Inovação deve ir além das tecnologias

Tornar um negócio inovador vai além do uso de tecnologias. Claro, elas são importantes meios, mas o que realmente trará inovações para dentro das organizações são ações e estratégias para mudar o futuro. Essa foi uma das discussões promovidas durante o Ciab Febraban, principal evento do setor financeiro, realizado nesta semana em São Paulo (SP).

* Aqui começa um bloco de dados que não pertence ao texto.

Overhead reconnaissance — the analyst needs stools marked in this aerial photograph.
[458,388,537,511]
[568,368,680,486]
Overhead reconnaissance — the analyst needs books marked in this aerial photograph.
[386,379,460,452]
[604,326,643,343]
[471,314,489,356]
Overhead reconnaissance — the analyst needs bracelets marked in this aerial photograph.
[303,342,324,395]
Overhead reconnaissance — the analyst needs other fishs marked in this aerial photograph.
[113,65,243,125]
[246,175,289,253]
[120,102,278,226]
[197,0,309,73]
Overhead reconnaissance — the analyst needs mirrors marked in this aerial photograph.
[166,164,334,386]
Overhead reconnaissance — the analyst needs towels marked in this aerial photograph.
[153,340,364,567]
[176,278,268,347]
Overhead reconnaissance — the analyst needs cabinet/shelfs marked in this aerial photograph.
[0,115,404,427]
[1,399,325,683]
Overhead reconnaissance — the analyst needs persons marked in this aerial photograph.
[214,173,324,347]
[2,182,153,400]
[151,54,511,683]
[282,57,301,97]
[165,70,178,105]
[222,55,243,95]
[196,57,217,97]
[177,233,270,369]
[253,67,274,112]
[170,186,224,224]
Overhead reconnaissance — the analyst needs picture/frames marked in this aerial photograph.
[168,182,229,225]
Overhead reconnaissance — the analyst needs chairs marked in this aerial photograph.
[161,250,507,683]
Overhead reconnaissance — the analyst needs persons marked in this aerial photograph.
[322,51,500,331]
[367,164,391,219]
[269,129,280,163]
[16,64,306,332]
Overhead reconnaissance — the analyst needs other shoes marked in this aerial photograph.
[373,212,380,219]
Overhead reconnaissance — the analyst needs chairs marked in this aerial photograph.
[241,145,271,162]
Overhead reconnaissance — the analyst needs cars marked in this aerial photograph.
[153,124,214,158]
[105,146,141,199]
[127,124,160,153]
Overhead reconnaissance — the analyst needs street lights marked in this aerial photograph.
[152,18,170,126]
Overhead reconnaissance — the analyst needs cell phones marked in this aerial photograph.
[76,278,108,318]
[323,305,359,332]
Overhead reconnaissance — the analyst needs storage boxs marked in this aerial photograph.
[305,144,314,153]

Na emissora de cartões Elo, a base para implementar inovações já foi definida: os consumidores. Luis Cassio Oliveira, diretor de comunicação e marketing da companhia, afirmou que inovação focada nos consumidores não é apenas entregar um dispositivo, mas sim dar liberdade de escolha e independência para o cliente escolher o que é bom para ele.

“É isso que estamos tentando descobrir através do próprio consumidor. Esse elo de ligação com o mercado é importantíssimo para que possamos de fato estruturar uma inovação para o mercado. Sempre para o consumidor e não para a empresa”, afirmou Oliveira.

O executivo comenta que a área de desenvolvimento muitas vezes se vê em uma espécie de encruzilhada. Ou seja, alguma solução é identificada mostrando potencial para o consumidor, mas não para o negócio. “Vou ter de abrir mão disso para chegar ao final da inovação e benefício ao cliente? A conclusão é sim, seja o custo que for.”

Um dos exemplos desse cenário foi identificado a partir de pesquisas etnográficas realizadas pela Elo para orientar como a companhia deve trabalhar com diversos públicos e diferentes ambientes que existem dentro do próprio País. “Um cliente disse que não queria pagar anuidade do cartão. Com uma base de 125 milhões de cartões, como você sustenta o negócio sem cobrar anuidade? Temos que dar um jeito, mas tenho que transformar e inovar além da tecnologia para atender esse pedido. Essa é uma informação para definir qual caminho é melhor”, explicou o executivo, citando o Nubank como exemplo e garantindo que é um modelo de serviço que a Elo está buscando viabilizar.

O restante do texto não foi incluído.